Database Sharding
Database sharding allows Horizontal Scaling.
Sharding involves separating different rows of information from the table and storing them on different machines.
Sharding disperses data across various databases or servers, while partitioning segregates data within a single database instance into subsets.
- Partitioning is used to improve data management and performance optimization within a database.
Resources
Why sharding?
Database sharding is needed to address scalability, performance, and availability challenges in large-scale systems/
As the size of a database grows, so does the time it takes to perform certain operations (e.g., indexing, querying, and updating records).

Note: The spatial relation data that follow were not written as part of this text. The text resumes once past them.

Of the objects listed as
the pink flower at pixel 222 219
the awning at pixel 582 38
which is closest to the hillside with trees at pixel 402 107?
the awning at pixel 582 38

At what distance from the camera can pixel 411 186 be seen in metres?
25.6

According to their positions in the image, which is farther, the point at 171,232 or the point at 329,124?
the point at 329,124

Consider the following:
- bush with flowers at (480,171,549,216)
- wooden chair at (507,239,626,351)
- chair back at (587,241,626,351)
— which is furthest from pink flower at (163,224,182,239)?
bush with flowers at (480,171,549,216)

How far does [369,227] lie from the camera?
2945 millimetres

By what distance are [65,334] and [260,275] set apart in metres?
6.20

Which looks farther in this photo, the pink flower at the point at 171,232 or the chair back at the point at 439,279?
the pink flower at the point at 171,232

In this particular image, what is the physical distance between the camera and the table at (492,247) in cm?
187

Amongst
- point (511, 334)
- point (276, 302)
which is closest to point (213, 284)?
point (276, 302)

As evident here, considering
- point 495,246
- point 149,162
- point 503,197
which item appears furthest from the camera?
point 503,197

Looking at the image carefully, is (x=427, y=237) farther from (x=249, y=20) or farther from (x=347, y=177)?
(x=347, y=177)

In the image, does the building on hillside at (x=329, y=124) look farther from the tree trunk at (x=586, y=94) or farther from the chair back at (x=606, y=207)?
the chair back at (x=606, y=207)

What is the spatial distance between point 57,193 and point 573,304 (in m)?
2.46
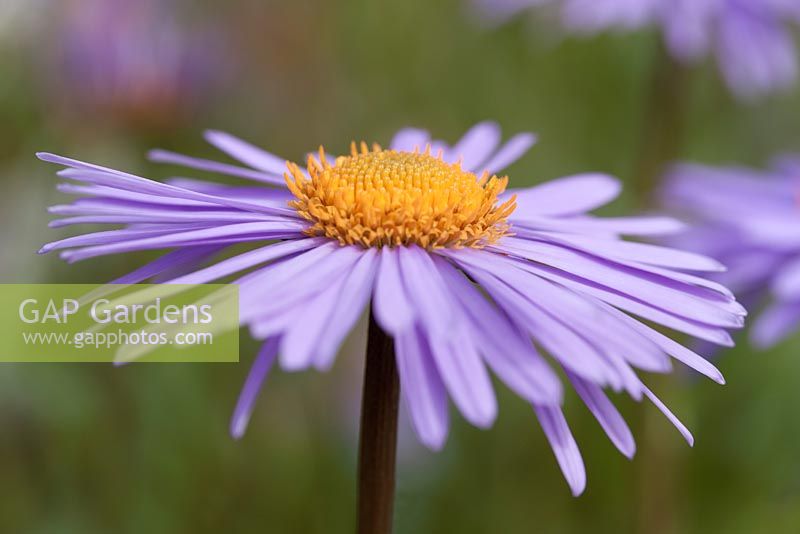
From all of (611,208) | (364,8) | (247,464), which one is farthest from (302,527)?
(364,8)

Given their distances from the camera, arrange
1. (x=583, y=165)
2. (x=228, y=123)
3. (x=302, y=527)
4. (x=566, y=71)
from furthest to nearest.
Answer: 1. (x=566, y=71)
2. (x=583, y=165)
3. (x=228, y=123)
4. (x=302, y=527)

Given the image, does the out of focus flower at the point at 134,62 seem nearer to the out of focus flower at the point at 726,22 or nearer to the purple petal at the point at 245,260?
the out of focus flower at the point at 726,22

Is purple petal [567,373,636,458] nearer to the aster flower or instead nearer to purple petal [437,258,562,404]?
purple petal [437,258,562,404]

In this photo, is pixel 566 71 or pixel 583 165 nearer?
pixel 583 165

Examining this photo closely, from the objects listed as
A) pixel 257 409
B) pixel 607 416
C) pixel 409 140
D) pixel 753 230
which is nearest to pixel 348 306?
pixel 607 416

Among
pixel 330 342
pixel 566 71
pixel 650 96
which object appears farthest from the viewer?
pixel 566 71

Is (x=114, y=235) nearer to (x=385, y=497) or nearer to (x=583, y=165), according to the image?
(x=385, y=497)

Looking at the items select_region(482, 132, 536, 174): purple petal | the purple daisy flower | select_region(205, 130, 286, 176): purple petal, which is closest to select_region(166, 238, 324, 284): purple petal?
the purple daisy flower

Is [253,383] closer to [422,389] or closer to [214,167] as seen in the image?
[422,389]
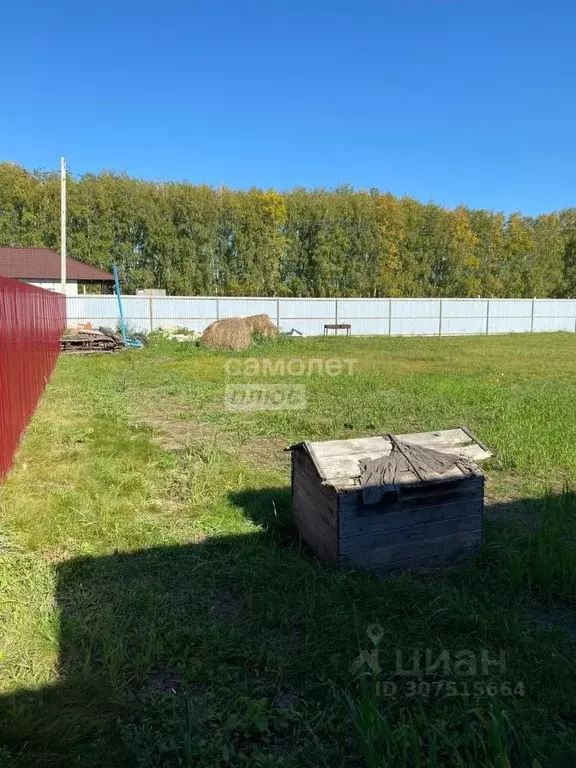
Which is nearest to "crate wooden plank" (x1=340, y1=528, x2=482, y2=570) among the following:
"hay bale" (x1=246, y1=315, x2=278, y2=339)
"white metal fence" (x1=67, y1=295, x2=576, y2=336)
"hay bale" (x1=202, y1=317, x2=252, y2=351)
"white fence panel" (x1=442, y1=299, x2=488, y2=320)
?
"hay bale" (x1=202, y1=317, x2=252, y2=351)

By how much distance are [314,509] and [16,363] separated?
402 cm

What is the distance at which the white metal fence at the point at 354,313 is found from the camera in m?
20.1

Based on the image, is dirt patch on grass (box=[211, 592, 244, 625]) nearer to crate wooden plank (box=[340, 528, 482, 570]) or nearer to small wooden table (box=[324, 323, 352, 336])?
crate wooden plank (box=[340, 528, 482, 570])

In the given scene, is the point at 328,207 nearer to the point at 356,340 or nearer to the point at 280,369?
the point at 356,340

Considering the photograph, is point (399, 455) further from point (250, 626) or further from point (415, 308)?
point (415, 308)

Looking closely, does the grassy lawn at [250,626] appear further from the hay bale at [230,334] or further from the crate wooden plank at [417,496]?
the hay bale at [230,334]

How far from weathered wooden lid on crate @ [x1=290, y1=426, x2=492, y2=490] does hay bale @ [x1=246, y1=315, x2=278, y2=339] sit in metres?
14.1

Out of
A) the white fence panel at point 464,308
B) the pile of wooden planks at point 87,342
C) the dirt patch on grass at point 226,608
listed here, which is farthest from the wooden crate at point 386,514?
the white fence panel at point 464,308

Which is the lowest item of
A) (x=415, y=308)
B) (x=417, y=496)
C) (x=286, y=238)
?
(x=417, y=496)

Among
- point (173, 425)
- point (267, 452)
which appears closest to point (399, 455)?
point (267, 452)

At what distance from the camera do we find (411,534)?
3.04 meters

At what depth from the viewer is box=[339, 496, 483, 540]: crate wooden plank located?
9.57 ft

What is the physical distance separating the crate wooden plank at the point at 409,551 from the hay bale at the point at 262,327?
14584 mm

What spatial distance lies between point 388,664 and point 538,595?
1.14 metres
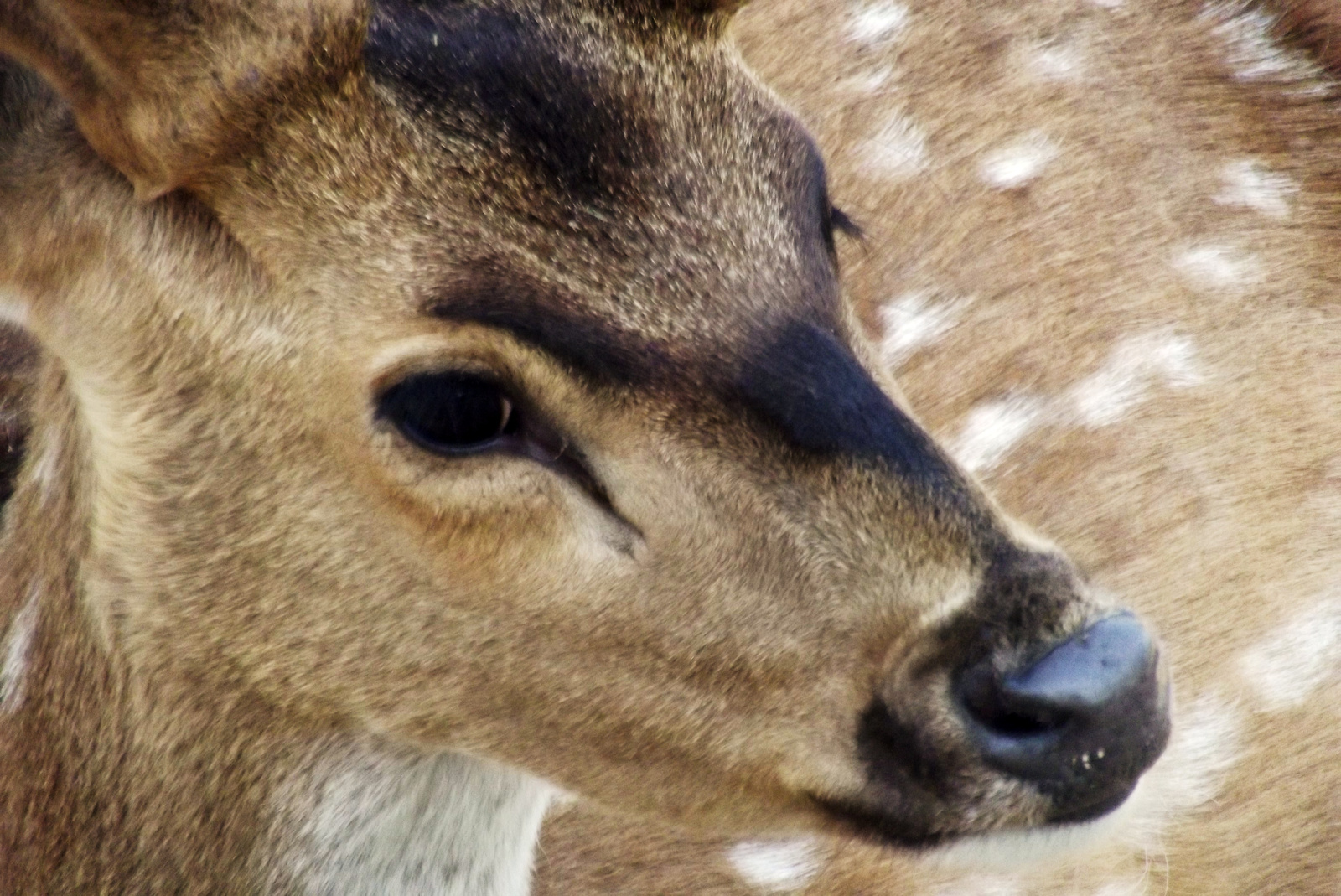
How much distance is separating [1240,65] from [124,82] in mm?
2852

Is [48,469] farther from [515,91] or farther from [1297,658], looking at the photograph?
[1297,658]

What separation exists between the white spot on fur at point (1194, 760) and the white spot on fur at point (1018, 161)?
47.4 inches

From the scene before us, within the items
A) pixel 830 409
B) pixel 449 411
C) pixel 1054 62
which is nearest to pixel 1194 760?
pixel 1054 62

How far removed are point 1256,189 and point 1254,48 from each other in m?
0.39

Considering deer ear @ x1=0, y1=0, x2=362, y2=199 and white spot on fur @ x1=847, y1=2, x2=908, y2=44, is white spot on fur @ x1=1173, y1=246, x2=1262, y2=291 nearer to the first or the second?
white spot on fur @ x1=847, y1=2, x2=908, y2=44

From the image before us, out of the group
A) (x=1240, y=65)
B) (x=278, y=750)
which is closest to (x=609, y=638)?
(x=278, y=750)

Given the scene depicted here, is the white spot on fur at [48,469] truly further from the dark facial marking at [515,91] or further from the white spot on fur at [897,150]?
the white spot on fur at [897,150]

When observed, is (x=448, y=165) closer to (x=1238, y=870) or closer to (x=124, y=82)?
(x=124, y=82)

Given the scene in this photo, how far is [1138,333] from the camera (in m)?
3.89

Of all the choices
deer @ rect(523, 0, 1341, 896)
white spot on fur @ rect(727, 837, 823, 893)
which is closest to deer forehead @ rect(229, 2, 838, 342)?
deer @ rect(523, 0, 1341, 896)

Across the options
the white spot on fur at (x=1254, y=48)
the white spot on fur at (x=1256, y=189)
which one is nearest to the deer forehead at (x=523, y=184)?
the white spot on fur at (x=1256, y=189)

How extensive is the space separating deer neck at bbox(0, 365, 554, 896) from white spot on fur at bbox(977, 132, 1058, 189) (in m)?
1.88

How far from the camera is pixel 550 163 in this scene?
2.34 m

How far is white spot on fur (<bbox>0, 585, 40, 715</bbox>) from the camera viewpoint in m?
2.72
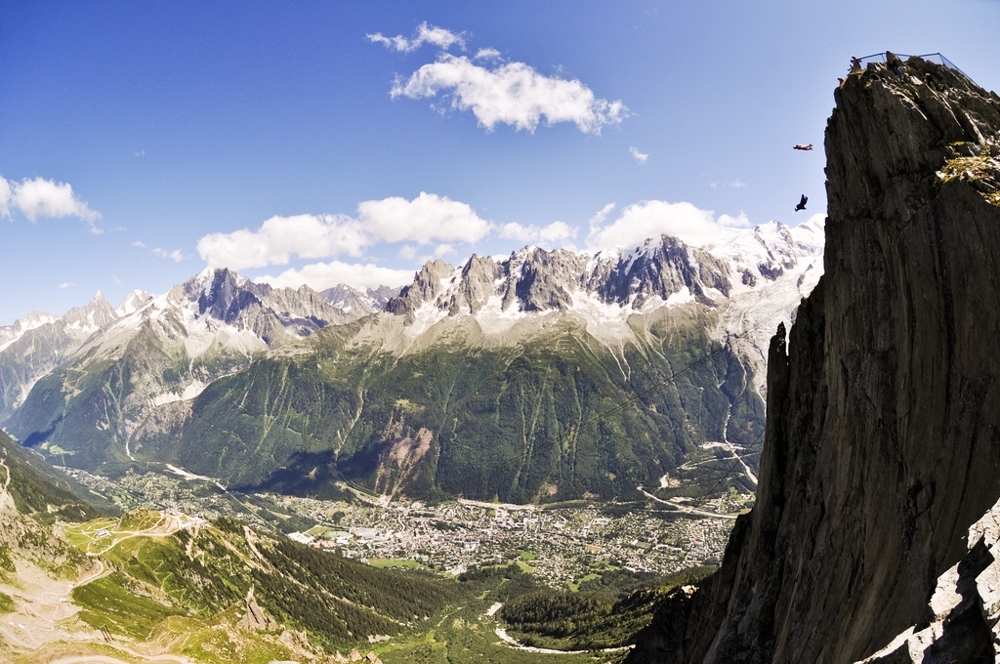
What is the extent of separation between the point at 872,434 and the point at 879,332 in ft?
17.9

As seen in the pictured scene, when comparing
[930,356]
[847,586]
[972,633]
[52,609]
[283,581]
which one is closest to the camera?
[972,633]

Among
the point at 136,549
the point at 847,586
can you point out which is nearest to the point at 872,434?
the point at 847,586

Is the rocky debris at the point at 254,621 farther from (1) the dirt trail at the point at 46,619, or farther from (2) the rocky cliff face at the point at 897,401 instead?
(2) the rocky cliff face at the point at 897,401

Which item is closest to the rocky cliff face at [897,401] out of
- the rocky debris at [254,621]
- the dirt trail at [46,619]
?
the dirt trail at [46,619]

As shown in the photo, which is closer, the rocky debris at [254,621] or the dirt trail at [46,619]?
the dirt trail at [46,619]

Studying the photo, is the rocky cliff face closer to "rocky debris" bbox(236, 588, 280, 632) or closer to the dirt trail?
the dirt trail

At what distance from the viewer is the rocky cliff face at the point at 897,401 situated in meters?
23.0

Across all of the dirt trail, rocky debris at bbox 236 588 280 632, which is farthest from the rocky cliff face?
rocky debris at bbox 236 588 280 632

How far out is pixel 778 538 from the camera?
135 ft

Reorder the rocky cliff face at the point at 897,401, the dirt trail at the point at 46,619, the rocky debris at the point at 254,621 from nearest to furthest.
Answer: the rocky cliff face at the point at 897,401, the dirt trail at the point at 46,619, the rocky debris at the point at 254,621

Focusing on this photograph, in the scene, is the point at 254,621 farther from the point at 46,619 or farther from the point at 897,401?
the point at 897,401

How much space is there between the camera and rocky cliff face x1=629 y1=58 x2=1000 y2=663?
23.0 metres

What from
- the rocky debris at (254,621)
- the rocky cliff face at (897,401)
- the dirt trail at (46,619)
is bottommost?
the rocky debris at (254,621)

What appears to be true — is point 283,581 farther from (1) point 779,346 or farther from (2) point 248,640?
(1) point 779,346
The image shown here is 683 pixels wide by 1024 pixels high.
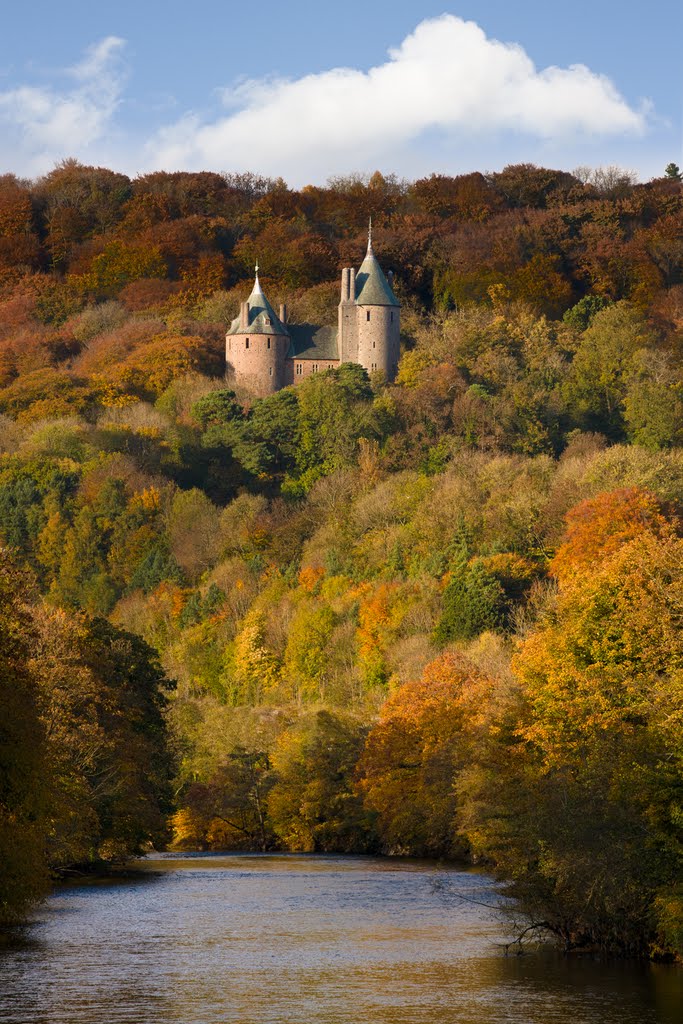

Additionally, a single database server may struggle to handle a large volume of concurrent read and write operations.
From SE464:
Pros of sharding
Because each row is stored once:
- ✓Capacity scales.
- ✓Data is consistent.
If sharding key is chosen carefully:
- ✓Data will be balanced.
- ✓Many queries will involve only one or a few shards. There is no central bottleneck for these.
Cons
- ✘Cannot use plain SQL.
- ✘Queries must be manually adapted to match sharding.
- ✘If sharding key is chosen poorly, shard load will be imbalanced, either by capacity or traffic.
- ✘Some queries will involve all the shards. The capacity for handling such queries is limited by each single machine’s speed.